“Remember: every GPS point is a step toward understanding the world a little better.”
In this lab, we’re diving into the wonderful world of GPS data, our old friend NDVI rasters, and interactive mapping – with a light touch and an emphasis on public health applications. This will be our last interactive session, so we will lean on old tools we’ve been using, and we will also apply some new packages for the first time!

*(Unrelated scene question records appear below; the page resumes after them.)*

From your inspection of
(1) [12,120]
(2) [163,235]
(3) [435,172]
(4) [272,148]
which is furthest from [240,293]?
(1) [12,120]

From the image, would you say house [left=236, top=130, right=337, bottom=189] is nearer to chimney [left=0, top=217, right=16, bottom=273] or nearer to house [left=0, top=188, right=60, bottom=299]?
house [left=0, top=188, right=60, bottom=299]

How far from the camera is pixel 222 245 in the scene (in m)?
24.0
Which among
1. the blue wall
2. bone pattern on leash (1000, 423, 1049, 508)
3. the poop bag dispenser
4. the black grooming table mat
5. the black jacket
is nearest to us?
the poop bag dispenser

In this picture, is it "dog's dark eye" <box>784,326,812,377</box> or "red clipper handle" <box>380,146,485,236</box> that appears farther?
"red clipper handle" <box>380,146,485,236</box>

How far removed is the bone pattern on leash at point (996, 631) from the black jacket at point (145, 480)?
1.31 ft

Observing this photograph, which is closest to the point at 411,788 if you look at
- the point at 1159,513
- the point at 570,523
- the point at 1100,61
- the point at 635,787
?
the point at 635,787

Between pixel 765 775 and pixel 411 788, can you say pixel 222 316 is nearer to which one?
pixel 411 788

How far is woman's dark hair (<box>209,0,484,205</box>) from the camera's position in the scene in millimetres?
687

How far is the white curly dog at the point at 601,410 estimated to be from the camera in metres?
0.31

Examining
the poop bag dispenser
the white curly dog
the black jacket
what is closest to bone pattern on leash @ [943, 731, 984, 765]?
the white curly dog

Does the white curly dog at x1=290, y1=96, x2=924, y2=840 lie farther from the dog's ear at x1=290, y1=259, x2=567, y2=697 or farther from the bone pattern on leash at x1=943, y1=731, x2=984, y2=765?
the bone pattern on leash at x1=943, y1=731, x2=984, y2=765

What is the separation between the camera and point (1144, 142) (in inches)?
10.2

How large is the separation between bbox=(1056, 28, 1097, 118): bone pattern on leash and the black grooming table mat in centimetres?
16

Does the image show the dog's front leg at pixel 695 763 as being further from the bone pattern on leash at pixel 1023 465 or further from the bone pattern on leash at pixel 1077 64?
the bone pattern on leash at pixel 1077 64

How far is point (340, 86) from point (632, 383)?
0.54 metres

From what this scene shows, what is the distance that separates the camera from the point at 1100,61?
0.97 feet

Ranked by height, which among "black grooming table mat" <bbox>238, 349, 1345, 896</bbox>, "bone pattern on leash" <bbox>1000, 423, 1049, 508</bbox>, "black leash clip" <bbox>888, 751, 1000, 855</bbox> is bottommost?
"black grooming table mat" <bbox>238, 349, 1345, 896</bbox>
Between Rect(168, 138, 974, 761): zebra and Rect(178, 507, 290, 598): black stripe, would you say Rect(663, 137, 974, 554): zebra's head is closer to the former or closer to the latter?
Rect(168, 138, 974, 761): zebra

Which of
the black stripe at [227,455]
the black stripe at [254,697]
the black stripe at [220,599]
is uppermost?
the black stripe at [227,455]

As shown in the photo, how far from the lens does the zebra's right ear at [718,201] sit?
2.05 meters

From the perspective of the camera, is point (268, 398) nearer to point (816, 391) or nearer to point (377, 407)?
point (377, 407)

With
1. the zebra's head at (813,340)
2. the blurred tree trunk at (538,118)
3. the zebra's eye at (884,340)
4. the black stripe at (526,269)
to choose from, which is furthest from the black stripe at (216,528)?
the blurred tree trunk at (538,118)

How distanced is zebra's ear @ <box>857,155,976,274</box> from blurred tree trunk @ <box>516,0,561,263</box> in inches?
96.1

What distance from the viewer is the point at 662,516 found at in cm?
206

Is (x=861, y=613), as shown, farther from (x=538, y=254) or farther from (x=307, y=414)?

The objectives of this guide are to teach you to:
library(dplyr) # data wrangling, piping, and general awesomeness
##
## Attaching package: 'dplyr'
## The following objects are masked from 'package:stats':
##
## filter, lag
## The following objects are masked from 'package:base':
##
## intersect, setdiff, setequal, union
library(readr) # reading in data like a pro
library(terra) # handling raster data
## terra 1.8.29
library(sf) # spatial vector data with all the bells and whistles
## Linking to GEOS 3.13.0, GDAL 3.8.5, PROJ 9.5.1; sf_use_s2() is TRUE
library(tmap) # beautiful thematic maps, both static and interactive
#New Packages this week!
library(lubridate) # working with dates and times like it's no big deal
##
## Attaching package: 'lubridate'
## The following objects are masked from 'package:terra':
##
## intersect, union
## The following objects are masked from 'package:base':
##
## date, intersect, setdiff, union
library(leaflet) # making interactive maps that aim to impress
Here we read in our GPS dataset, parse the timestamp, and create friendly time labels. This is where readr, dplyr, and lubridate come together to easily tackle this task.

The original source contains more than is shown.